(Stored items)
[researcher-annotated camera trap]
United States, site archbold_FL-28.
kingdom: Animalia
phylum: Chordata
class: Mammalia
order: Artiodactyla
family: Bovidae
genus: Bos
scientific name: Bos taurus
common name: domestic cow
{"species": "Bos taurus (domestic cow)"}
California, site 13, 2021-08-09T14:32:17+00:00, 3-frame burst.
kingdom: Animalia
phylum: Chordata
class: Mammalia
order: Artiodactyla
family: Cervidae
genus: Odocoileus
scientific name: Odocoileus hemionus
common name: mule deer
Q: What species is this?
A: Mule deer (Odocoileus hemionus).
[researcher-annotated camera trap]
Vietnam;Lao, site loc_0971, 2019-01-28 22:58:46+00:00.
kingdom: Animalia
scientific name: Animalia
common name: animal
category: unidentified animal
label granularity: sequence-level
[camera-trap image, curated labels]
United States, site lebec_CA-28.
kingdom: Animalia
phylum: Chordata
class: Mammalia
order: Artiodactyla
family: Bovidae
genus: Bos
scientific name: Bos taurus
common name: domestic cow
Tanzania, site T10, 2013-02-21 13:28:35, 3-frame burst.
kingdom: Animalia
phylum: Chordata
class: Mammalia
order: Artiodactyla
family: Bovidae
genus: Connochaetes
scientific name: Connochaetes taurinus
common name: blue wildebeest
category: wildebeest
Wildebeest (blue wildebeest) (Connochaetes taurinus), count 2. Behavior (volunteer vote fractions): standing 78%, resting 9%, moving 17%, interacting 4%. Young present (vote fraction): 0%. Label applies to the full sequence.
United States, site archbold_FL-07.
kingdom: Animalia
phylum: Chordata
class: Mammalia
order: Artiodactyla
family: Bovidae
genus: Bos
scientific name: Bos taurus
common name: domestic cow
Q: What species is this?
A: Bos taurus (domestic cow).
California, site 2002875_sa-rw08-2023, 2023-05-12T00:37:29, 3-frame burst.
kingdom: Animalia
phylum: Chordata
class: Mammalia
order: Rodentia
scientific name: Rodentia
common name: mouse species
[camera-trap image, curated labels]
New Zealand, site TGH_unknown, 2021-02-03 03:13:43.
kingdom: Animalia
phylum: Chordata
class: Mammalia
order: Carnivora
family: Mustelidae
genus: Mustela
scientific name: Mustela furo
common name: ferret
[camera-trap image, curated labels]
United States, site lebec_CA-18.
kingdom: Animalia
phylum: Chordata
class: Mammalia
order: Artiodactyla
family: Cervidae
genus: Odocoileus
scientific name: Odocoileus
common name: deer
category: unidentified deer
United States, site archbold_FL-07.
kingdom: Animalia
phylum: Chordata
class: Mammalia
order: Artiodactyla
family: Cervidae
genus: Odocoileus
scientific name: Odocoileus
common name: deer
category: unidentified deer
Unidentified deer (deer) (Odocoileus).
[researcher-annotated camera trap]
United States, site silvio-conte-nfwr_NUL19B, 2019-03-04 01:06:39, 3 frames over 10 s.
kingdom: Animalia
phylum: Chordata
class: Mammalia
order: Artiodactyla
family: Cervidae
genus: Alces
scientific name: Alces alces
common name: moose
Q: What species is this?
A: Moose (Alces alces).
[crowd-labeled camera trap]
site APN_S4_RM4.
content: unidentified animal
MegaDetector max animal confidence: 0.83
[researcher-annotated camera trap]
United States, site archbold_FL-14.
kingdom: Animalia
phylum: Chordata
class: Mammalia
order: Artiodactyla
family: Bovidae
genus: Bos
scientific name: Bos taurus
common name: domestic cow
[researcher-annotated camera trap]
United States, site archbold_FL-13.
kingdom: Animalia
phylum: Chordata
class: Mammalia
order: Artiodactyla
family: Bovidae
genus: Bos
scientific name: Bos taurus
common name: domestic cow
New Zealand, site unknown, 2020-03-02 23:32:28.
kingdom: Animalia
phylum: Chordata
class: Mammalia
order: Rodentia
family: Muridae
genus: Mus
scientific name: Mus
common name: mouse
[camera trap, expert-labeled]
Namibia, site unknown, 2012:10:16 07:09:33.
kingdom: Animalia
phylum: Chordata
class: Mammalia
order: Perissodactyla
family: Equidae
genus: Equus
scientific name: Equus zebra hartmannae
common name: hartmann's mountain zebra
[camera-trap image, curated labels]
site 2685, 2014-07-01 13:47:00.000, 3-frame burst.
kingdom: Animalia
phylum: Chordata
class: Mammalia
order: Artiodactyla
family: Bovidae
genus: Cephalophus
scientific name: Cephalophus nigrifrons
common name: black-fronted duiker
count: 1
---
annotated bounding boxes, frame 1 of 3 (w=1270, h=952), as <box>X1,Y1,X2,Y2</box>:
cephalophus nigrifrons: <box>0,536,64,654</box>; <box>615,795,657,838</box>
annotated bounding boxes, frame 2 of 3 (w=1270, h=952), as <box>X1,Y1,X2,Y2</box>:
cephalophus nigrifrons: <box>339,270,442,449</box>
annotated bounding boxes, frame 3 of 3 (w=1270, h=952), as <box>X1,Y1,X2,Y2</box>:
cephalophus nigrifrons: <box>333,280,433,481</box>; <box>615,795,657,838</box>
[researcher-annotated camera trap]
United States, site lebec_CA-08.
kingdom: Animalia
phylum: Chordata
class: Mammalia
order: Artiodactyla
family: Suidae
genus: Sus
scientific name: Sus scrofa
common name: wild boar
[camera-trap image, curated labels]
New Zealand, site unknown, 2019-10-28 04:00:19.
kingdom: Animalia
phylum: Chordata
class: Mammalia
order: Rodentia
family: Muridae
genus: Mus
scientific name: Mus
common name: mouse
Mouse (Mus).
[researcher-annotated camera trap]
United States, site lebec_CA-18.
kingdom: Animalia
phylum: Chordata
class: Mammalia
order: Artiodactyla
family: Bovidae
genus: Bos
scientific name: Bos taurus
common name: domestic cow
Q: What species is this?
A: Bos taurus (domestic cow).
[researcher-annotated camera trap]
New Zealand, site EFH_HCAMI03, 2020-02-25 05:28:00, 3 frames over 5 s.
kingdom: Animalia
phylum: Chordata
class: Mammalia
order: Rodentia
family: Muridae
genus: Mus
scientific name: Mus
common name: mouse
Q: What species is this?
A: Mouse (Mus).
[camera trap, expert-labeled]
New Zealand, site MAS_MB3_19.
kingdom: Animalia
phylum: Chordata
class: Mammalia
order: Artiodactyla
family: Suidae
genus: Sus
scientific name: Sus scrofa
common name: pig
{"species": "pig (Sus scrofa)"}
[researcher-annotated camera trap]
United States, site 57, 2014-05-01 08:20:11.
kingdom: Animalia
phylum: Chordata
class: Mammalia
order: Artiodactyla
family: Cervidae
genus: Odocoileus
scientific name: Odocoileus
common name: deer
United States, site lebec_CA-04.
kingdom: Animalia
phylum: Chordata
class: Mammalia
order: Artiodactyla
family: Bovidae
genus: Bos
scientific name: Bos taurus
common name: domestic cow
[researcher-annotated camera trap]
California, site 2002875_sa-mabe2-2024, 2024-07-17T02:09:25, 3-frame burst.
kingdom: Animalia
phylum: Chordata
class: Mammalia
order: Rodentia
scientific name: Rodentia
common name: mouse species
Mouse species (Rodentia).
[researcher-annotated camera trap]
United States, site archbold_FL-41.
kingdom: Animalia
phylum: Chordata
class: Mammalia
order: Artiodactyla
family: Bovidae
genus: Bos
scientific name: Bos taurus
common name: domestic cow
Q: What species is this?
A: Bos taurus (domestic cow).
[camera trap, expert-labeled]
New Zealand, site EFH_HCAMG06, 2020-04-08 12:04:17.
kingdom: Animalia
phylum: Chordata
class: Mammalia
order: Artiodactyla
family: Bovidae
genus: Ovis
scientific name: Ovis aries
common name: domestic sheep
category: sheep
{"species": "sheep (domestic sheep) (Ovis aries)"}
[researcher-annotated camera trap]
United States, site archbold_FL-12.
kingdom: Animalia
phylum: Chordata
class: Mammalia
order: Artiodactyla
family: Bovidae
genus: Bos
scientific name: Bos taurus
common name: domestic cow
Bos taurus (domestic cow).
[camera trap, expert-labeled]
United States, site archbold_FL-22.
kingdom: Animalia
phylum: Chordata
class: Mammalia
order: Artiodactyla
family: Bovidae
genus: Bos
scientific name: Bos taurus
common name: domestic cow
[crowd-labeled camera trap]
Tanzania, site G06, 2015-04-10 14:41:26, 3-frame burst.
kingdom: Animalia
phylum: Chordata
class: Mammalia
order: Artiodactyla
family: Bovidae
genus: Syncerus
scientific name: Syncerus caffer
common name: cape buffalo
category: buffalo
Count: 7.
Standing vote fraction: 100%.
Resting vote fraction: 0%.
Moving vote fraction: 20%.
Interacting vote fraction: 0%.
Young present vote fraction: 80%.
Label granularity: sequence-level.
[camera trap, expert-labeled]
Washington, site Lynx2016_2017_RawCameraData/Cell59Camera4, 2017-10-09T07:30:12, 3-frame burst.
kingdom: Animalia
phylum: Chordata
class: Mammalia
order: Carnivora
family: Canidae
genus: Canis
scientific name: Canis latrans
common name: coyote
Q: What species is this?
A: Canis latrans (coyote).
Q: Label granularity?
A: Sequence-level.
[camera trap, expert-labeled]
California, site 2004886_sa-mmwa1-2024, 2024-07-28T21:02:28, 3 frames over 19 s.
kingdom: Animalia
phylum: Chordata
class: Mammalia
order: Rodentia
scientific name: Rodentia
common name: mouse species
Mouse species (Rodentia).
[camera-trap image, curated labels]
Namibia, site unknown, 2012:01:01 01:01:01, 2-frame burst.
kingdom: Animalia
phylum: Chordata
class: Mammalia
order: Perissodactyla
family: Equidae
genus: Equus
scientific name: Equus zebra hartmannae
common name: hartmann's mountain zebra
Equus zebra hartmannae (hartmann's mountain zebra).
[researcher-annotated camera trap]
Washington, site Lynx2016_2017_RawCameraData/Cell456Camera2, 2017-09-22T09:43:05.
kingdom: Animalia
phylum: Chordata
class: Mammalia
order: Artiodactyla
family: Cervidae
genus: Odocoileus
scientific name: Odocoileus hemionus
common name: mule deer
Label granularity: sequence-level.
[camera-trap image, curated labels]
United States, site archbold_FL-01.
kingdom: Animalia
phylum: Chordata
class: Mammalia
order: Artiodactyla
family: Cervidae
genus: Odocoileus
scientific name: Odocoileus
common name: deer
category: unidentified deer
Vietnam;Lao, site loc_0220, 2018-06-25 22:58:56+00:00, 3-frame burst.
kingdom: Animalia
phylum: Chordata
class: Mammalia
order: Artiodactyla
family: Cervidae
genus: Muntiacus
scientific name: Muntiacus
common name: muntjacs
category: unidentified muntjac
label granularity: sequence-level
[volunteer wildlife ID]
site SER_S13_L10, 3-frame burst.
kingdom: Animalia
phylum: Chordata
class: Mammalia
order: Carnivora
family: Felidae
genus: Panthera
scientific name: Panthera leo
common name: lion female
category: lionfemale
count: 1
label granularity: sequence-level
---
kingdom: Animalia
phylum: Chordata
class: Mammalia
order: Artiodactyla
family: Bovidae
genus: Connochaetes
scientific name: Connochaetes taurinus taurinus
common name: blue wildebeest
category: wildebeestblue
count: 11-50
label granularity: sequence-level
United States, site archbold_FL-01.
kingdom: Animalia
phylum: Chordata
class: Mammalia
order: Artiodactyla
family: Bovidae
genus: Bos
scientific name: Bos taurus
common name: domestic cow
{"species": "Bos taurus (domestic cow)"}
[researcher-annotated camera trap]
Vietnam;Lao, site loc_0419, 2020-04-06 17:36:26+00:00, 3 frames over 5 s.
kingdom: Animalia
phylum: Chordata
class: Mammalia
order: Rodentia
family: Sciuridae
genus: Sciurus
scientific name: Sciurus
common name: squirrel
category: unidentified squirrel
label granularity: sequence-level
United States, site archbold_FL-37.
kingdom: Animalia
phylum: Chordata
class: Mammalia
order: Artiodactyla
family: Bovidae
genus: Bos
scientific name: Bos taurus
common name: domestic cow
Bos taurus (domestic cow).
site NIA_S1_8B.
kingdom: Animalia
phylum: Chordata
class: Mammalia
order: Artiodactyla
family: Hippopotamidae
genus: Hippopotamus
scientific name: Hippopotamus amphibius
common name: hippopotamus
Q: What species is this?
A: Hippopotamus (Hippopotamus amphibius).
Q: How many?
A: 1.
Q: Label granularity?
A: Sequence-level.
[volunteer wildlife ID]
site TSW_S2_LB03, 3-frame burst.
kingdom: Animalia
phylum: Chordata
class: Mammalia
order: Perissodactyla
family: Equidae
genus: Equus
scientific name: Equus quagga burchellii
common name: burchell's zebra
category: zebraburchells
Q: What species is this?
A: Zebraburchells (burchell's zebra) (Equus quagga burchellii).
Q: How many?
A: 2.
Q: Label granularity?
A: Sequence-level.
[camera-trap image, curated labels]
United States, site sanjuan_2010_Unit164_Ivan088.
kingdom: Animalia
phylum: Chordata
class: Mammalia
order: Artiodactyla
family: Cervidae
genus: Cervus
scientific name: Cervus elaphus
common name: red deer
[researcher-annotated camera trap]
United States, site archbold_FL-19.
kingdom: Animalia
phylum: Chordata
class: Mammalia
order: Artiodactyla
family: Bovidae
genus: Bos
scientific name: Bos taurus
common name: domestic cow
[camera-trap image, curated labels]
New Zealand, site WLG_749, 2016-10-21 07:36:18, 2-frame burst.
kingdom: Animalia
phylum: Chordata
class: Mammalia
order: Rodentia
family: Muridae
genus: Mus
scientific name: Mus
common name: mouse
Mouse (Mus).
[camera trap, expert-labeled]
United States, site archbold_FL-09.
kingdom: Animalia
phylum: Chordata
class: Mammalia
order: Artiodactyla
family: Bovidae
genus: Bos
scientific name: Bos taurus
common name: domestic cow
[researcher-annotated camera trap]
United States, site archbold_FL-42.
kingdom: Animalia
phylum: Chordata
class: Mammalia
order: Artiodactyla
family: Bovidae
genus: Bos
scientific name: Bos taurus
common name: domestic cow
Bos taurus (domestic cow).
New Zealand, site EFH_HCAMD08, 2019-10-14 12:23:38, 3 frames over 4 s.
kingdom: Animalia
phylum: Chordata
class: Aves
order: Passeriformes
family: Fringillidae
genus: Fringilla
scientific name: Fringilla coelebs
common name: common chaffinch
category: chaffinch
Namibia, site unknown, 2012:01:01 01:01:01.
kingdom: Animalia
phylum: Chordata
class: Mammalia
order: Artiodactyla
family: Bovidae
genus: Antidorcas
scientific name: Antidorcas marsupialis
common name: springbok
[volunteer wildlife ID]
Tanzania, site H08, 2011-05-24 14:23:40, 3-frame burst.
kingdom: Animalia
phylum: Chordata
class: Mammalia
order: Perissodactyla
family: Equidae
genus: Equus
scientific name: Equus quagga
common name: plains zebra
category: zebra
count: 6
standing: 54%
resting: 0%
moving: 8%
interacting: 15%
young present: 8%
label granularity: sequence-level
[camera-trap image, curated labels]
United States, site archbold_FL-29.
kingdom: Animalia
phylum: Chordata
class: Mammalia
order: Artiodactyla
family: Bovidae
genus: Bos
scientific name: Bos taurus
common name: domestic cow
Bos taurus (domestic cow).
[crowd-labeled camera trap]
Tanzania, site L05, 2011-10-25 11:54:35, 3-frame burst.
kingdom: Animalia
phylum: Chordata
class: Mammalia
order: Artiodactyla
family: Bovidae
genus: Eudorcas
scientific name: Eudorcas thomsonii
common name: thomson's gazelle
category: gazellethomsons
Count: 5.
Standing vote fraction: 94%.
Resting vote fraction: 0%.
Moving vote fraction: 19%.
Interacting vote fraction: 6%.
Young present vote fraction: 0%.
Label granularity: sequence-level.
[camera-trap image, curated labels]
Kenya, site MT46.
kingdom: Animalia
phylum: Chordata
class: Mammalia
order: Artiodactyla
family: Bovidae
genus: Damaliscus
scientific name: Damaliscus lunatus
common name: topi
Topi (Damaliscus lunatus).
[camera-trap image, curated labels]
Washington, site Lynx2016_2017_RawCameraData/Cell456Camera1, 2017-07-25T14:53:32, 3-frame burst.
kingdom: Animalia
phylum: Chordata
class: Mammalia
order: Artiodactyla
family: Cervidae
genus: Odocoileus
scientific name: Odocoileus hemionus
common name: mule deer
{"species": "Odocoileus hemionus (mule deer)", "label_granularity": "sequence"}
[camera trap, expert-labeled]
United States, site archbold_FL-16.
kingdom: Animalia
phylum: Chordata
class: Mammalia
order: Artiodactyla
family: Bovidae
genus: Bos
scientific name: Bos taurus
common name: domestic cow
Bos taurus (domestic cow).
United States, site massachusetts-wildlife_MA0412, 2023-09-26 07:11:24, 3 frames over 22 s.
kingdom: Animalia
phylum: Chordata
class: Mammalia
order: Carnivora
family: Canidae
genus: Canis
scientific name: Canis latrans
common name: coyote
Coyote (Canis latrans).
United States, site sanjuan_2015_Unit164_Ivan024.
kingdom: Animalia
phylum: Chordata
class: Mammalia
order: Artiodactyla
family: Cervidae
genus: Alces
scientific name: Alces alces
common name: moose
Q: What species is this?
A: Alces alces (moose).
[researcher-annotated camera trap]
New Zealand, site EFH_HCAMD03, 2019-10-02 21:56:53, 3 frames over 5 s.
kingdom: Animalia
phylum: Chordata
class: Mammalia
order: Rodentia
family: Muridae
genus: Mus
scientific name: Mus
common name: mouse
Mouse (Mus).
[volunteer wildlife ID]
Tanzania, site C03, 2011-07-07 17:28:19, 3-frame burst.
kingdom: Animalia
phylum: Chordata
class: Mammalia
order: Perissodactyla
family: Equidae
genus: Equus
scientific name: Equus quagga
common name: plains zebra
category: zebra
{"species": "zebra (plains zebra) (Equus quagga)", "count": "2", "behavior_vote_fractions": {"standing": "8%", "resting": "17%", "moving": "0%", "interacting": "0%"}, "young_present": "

EXERCISE AIM |
Look through the entries and return each line that has the word "California" in it.

RESULT |
California, site 13, 2021-08-09T14:32:17+00:00, 3-frame burst.
California, site 2002875_sa-rw08-2023, 2023-05-12T00:37:29, 3-frame burst.
California, site 2002875_sa-mabe2-2024, 2024-07-17T02:09:25, 3-frame burst.
California, site 2004886_sa-mmwa1-2024, 2024-07-28T21:02:28, 3 frames over 19 s.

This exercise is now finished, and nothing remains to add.